The feat of the Fast & Furious franchise

Fast & Furious 9 will be released in the UK on June 24. Hanna Flint details the success of the franchise and discusses how it has managed to stay popular for so long.

Loyal family Rodriguez and Diesel are along for the ride. Photo: Giles Keyte/Universal Pictures

Twenty years ago, when Vin Diesel uttered the immortal line “it don’t matter if you win by an inch or a mile”, to Paul Walker’s grinning Brian O’Conner in The Fast and the Furious, he probably hadn’t bet on being back for a ninth outing as the now-iconic Dom Toretto in F9. But “winning is winning”, and the Fast franchise has continued to do so to become one of the most popular and lucrative movie series of all time.

So what is it about Universal Studios’ cinematic behemoth that has managed to draw in an increasing global audience, as well as an increasing number of A-list Hollywood stars, including Charlize Theron, Helen Mirren and Idris Elba, as the antics of this rag-tag group of former auto hijackers and drag racers become increasingly unbelievable? The ability to evolve for a start.

With Dom and his crew racing against submarines and heatseeker missiles or jumping between skyscrapers in a Lykan HyperSport, it’s easy to forget that their origin story was a straight up rip-off of Point Break. Instead of surfers, though, his team were street racers subsidising their income by stealing DVDs from truckers in their black Honda Civics, and Walker’s Brian was the undercover cop sucked in by Diesel’s charismatic outlaw.

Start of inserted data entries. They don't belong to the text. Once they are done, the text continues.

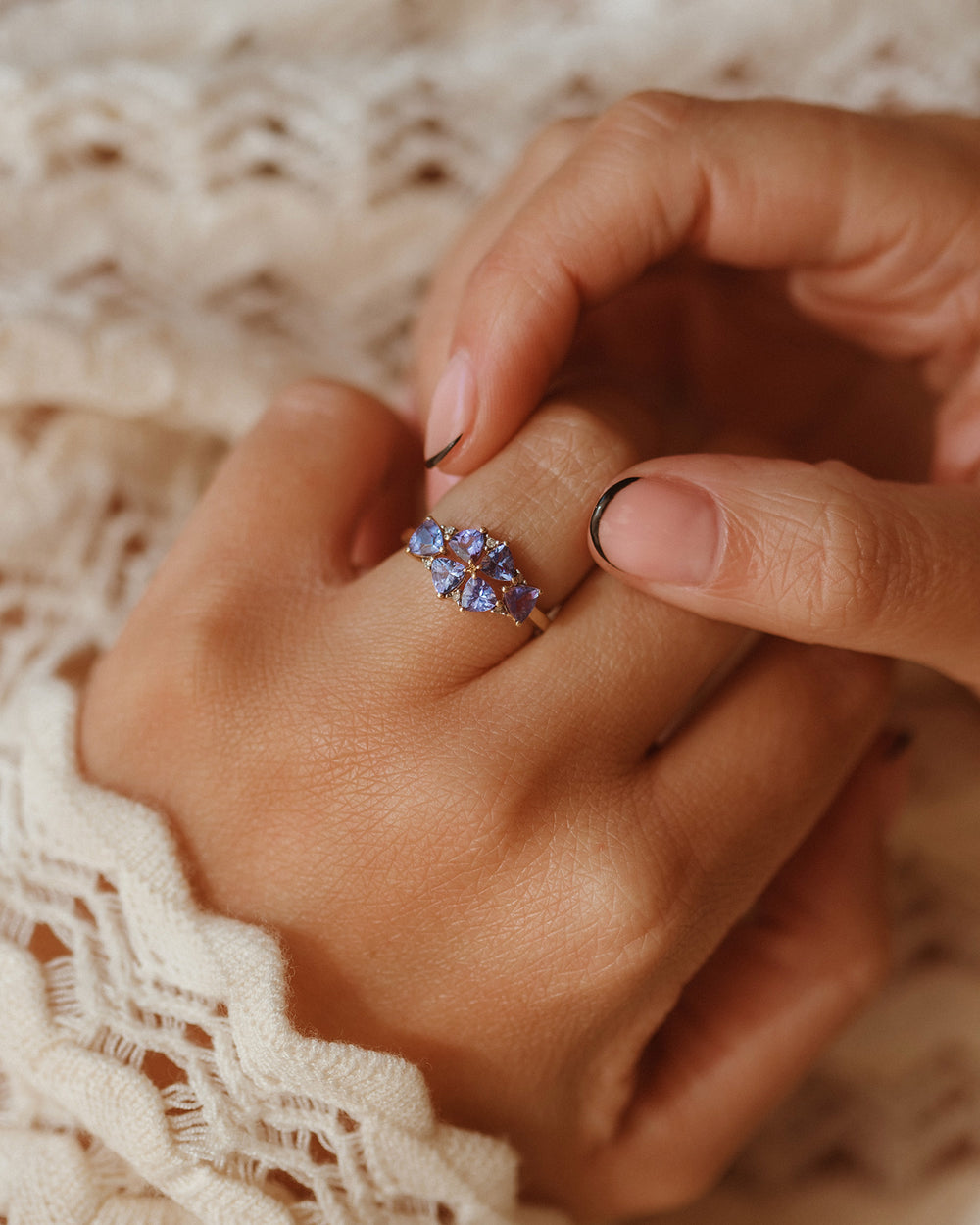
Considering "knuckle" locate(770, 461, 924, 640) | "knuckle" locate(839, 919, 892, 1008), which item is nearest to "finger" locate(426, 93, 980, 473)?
"knuckle" locate(770, 461, 924, 640)

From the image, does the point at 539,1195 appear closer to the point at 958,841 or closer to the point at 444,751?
the point at 444,751

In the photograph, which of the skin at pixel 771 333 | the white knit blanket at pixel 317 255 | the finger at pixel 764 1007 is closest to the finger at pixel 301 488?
the skin at pixel 771 333

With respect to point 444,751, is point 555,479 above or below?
above

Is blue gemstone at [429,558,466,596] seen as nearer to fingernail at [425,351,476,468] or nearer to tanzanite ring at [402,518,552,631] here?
tanzanite ring at [402,518,552,631]

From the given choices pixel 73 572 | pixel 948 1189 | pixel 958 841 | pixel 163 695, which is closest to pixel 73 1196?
pixel 163 695

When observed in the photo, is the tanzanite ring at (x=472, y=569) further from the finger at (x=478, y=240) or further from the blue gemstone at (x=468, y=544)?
the finger at (x=478, y=240)

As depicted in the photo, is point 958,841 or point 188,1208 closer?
point 188,1208

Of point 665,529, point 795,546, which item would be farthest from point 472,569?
point 795,546

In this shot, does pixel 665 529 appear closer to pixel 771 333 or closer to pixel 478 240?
pixel 478 240
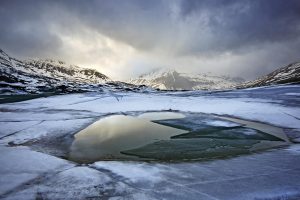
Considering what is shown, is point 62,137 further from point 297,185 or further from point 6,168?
point 297,185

That 2001 film fired on all cylinders, breaking box office expectations and reinvigorated the way filmmakers shoot car chases, but the sequel script 2 Fast 2 Furious wasn’t up to scratch and Diesel refused to return for it.

Eight years later, the actor got the gang back together for a fourth and fifth instalment, Fast & Furious and Fast Five, that drifted away from the hot wheels culture of the first three films and accelerated more into heist territory while leaning into the more playful action and race sequences introduced by Justin Lin in the third film, The Fast & the Furious: Tokyo Drift. The last three films – Fast & Furious 6, Furious 7, The Fate and the Furious, have seen the filmmakers up the ante on the high-octane capers even further as the crew muscle in on Mission: Impossible territory by taking on more espionage tasks. Who knew these car enthusiasts from the wrong side of the tracks were such highly trained special operatives that government agencies were now relying on them to save the world from global terrorists? No one! But we’ll go with it!

The Fast family know how to move with the times and go with the ridiculousness of each new high stakes escapade thrown at them. The audience love them for it and the filmmakers are willing to listen to what the fans want. That’s why they made the fourth and fifth films take place before the events of Tokyo Drift to include the ill-fated Han and the ninth will see him return from the dead.

This franchise set the standard for diversity on screen

They brought Michelle Rodriguez’s Letty back to life too and the popularity of Dwayne Johnson and Jason Statham’s characters, Luke Hobbs and Deckard Shaw, is the reason why they got a dedicated spin-off. It’s all about loyalty and that’s ultimately why this franchise has sustained.

The Fast family has always been multicultural since day one, and each new film has seen that representation grow to have Tyrese Gibson, Sung Kang, Ludacris, Johnson, Tego Calderón, Don Omar and Nathalie Emmanuel join Diesel, Walker, Jordana Brewster and Michelle Rodriguez as part of the main crew. This franchise set the standard for diversity on screen and their loyalty to one another, to their patchwork family, is the narrative backbone for each adventure. It’s why Diesel ensured Walker’s journey didn’t abruptly end after his untimely death in 2013. He persuaded Universal to spend the money on CGI and reshoots so that Brian could live on in their fictional world with a dedicated ending in Furious 7. It’s a touching moment and in any other franchise it could have been written off as cheesy, but that’s what you get with this series. It’s equal parts cool and corny with a healthy seasoning of death-defying feats to whet your appetite during each new instalment. And no matter how outlandish their operations, or how much their action sequences defy the laws of gravity or even how little the characters bleed any more, die even, the franchise will always be grounded in Dom and his crew’s commitment to one another.

As the mighty Toretto once said, “I don’t have friends, I got family.”

Well, when it comes to the Fast and Furious franchise, it don’t have fans, it’s got family too.